▶ [Article]:
WFSS

Fayetteville, North Carolina; United States;
- Broadcast area: Fayetteville
- Frequency: 91.9 MHz (HD Radio)

Programming
- Format: Public radio
- Subchannels: HD2: BBC World Service

Ownership
- Owner: University of North Carolina at Chapel Hill; (WUNC Public Radio, LLC);

History
- First air date: 1977 (at 89.1)
- Former frequencies: 89.1 MHz (1977–1993)
- Call sign meaning: Fayetteville State

Technical information
- Licensing authority: FCC
- Facility ID: 21241
- Class: C1
- ERP: 100,000 watts
- HAAT: 107 meters (351 ft)
- Transmitter coordinates: 35°4′22.6″N 78°53′26.1″W﻿ / ﻿35.072944°N 78.890583°W
- Translator(s): 94.1 W231AB (Lumberton)

▶ [Excerpts from a spatial reasoning dataset]:
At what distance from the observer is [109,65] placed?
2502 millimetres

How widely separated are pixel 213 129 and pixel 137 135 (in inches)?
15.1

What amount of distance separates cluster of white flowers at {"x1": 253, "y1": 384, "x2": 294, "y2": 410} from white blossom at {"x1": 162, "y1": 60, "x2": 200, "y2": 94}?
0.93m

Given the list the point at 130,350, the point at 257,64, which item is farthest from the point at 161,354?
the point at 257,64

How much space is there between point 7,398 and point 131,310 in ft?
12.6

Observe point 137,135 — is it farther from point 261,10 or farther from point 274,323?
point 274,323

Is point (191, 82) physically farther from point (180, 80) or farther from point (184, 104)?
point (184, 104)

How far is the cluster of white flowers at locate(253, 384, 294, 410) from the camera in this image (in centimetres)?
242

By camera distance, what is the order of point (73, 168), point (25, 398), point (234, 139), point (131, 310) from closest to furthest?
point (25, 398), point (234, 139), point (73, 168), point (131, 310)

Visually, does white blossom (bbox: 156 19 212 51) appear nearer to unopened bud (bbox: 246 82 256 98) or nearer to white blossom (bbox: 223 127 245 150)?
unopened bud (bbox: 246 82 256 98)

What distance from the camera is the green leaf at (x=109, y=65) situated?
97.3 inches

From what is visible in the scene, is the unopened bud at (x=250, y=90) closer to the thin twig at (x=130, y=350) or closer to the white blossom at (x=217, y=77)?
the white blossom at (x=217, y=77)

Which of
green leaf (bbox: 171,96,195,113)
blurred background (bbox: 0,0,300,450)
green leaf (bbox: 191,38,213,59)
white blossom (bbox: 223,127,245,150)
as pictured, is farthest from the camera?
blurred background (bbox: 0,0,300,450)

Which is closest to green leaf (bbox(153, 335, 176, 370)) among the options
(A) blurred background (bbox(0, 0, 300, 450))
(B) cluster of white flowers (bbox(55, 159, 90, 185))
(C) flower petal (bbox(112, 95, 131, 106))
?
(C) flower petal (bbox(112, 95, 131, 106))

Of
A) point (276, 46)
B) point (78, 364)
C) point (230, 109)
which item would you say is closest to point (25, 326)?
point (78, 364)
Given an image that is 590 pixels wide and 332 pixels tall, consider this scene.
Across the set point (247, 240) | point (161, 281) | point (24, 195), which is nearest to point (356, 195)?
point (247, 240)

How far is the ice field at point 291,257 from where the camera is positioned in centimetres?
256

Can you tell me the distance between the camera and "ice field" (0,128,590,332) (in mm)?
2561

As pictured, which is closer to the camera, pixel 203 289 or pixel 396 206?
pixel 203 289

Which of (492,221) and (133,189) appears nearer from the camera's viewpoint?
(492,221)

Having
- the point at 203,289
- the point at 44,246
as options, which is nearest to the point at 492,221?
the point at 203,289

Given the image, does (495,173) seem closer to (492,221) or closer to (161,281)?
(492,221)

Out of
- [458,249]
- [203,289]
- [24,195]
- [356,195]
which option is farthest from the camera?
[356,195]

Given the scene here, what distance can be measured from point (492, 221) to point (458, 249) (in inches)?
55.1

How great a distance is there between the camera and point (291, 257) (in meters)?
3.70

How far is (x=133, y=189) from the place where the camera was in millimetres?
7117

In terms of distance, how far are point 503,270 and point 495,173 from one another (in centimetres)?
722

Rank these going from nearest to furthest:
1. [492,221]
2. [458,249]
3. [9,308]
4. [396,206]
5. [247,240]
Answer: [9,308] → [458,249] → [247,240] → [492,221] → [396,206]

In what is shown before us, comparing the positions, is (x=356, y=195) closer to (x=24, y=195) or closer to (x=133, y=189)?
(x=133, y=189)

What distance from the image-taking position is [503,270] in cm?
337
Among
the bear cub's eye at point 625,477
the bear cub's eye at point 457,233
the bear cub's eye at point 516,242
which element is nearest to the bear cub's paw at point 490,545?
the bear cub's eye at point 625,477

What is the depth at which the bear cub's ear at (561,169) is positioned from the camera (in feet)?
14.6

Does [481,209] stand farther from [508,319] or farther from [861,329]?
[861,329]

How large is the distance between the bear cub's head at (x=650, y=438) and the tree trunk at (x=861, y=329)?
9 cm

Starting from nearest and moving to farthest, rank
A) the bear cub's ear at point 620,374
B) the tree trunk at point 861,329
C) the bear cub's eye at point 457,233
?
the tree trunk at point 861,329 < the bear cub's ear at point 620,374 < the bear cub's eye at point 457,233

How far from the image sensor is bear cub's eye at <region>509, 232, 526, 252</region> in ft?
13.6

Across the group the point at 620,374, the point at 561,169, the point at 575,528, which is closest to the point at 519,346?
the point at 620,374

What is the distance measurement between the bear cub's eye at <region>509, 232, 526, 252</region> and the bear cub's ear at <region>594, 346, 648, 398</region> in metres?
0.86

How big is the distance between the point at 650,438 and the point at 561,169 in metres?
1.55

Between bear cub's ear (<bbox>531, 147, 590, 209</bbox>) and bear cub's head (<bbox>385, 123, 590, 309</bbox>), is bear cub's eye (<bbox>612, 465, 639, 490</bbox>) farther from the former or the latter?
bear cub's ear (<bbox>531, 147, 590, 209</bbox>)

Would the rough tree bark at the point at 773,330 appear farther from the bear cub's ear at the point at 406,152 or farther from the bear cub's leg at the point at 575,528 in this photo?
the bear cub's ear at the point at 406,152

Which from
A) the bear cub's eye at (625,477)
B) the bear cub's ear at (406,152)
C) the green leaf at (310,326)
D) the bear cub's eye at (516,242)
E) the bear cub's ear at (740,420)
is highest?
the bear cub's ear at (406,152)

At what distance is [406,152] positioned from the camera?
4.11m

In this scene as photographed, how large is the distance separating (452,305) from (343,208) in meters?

▶ [What you will do]:
1. Copy verbatim the records starting with the line containing "Between bear cub's" and going on through the final line of the records.
2. Pick up the station profile of WFSS where it stops and extend it.
The records have no connection to the text about the radio station.

▶ [Written answers]:
1.
Between bear cub's ear (<bbox>531, 147, 590, 209</bbox>) and bear cub's head (<bbox>385, 123, 590, 309</bbox>), is bear cub's eye (<bbox>612, 465, 639, 490</bbox>) farther from the former or the latter?
bear cub's ear (<bbox>531, 147, 590, 209</bbox>)

Would the rough tree bark at the point at 773,330 appear farther from the bear cub's ear at the point at 406,152 or farther from the bear cub's leg at the point at 575,528 in this photo?
the bear cub's ear at the point at 406,152

Which from
A) the bear cub's eye at (625,477)
B) the bear cub's ear at (406,152)
C) the green leaf at (310,326)
D) the bear cub's eye at (516,242)
E) the bear cub's ear at (740,420)
is highest?
the bear cub's ear at (406,152)

At what distance is [406,152] positioned from the camera?
4.11m

In this scene as photographed, how large is the distance separating (452,305) from (343,208) in meters?

2.
Links
- Public license information: Public file; LMS;
- Webcast: Listen live
- Website: www.wunc.org

= WFSS =

WUNC public radio station in Fayetteville, North Carolina

WFSS (91.9 FM) is a public radio station in Fayetteville, North Carolina, broadcasting National Public Radio programming originating from WUNC. It was owned by Fayetteville State University until May 2015, when it was purchased by the University of North Carolina at Chapel Hill and turned into a WUNC satellite.

In its final years as a separately programmed station, WFSS programmed jazz as well as an eclectic mix of formats on the weekend, including bluegrass, Gospel, blues, African and Latin music. It serves Fayetteville and twelve surrounding counties.

==History==
In 1977, WFSS began broadcasting at 10 watts, and was operated by students using the station to prepare them for broadcasting careers. Its coverage area was limited to a two-mile radius of campus. In February 1983, power was increased to 100,000 watts, and the station joined NPR. From the beginning the station played jazz but went on to offer a wide variety of programming including blues, reggae and rhythm and blues. Joseph Ross, who came from Monrovia, Liberia, was the station manager from 1977 until the 1980s and again starting in 1995.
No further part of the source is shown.